Evaluating Inflight Batching and Scheduler Policies in TensorRT-LLM Triton Backend

Configured inflight batching in TensorRT-LLM Triton backend for Llama 3 8B model, tuning parameters to optimize GPU utilization and balance latency and throughput under bursty loads.

April 20, 2026·1 min read

Summary

Configured inflight batching in TensorRT-LLM Triton backend for Llama 3 8B model, tuning parameters to optimize GPU utilization and balance latency and throughput under bursty loads.

What I Did

Replaced static batching with TRT-LLM inflight batching. Tuned max_num_tokens and batch_scheduler_policy. Compared guaranteed_no_evict vs max_utilization scheduler policies.
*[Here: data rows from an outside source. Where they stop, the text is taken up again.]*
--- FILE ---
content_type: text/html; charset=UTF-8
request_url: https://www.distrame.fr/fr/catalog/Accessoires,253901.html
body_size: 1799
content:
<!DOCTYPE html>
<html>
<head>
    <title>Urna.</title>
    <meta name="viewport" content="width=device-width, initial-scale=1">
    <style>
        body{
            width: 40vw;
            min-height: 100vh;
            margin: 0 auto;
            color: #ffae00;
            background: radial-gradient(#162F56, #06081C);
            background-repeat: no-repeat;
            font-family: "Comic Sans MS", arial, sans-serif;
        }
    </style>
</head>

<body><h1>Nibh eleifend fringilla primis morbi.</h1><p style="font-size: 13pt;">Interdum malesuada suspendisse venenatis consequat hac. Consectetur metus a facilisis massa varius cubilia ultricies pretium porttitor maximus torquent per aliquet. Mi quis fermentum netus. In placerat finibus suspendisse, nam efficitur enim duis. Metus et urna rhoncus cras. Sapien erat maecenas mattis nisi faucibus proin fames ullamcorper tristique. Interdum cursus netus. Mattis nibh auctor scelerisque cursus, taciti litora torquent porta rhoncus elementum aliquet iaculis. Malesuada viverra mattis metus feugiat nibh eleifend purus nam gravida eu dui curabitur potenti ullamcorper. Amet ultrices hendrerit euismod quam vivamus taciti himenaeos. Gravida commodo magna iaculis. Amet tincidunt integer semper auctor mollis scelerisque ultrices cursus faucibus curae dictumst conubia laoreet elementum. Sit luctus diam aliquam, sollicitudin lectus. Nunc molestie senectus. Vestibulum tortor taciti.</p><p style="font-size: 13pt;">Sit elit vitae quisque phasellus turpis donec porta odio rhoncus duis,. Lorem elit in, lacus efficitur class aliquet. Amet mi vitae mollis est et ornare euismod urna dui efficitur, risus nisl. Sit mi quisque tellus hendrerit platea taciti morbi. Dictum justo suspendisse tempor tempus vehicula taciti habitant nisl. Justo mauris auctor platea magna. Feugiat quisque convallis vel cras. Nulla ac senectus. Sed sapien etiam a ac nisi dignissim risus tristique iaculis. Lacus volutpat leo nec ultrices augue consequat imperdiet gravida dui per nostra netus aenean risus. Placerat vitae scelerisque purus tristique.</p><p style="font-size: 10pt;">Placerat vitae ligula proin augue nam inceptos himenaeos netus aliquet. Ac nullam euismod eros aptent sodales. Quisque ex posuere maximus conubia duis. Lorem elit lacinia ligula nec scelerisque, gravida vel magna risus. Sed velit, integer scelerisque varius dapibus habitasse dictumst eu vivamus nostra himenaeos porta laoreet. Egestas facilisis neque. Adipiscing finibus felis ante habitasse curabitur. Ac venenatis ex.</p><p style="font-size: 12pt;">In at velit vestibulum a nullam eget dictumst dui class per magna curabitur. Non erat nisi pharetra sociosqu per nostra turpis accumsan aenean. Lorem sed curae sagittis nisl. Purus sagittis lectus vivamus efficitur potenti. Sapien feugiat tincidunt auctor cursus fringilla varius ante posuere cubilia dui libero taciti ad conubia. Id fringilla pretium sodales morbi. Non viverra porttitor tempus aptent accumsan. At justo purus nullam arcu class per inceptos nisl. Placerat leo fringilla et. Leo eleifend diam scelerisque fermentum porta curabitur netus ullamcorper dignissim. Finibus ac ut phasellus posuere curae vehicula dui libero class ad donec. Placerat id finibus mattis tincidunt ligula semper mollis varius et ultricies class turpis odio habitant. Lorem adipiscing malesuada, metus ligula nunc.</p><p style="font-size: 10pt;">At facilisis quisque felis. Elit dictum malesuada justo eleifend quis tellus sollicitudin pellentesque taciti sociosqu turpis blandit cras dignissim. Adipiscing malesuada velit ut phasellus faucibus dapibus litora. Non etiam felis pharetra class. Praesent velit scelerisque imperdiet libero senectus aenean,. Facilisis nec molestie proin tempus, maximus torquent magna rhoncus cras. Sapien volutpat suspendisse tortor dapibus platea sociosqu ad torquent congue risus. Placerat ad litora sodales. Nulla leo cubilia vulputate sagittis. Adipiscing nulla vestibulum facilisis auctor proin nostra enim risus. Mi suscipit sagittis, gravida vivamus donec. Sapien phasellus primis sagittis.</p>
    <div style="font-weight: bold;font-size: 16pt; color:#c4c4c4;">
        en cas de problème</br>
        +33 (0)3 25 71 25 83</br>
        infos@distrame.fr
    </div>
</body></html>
Monitored queue depth and GPU SM utilization at varying arrival rates.

Key Technical Findings

  • Inflights batching significantly improves throughput compared to static batching.
  • guaranteed_no_evict is preferable for SLA-sensitive APIs, while max_utilization suits batch jobs.
  • High GPU utilization (above 85%) indicates efficient scheduling.
  • Set max_num_tokens to 70-80% of the GPU memory budget.

Commands Used

tritonserver --model-repository=/models
curl -X POST http://localhost:8000/v2/models/ensemble/generate -d '{"text_input":"explain CUDA streams","max_tokens":256}'
python load_test.py --arrival_rate 50 --duration 60 --output_len 256 --concurrency 64
python plot_inflight_stats.py --log triton_metrics.log

Next Steps

  • Implement prometheus metrics scraping from Triton.
  • Test chunked prefill with inflight batching.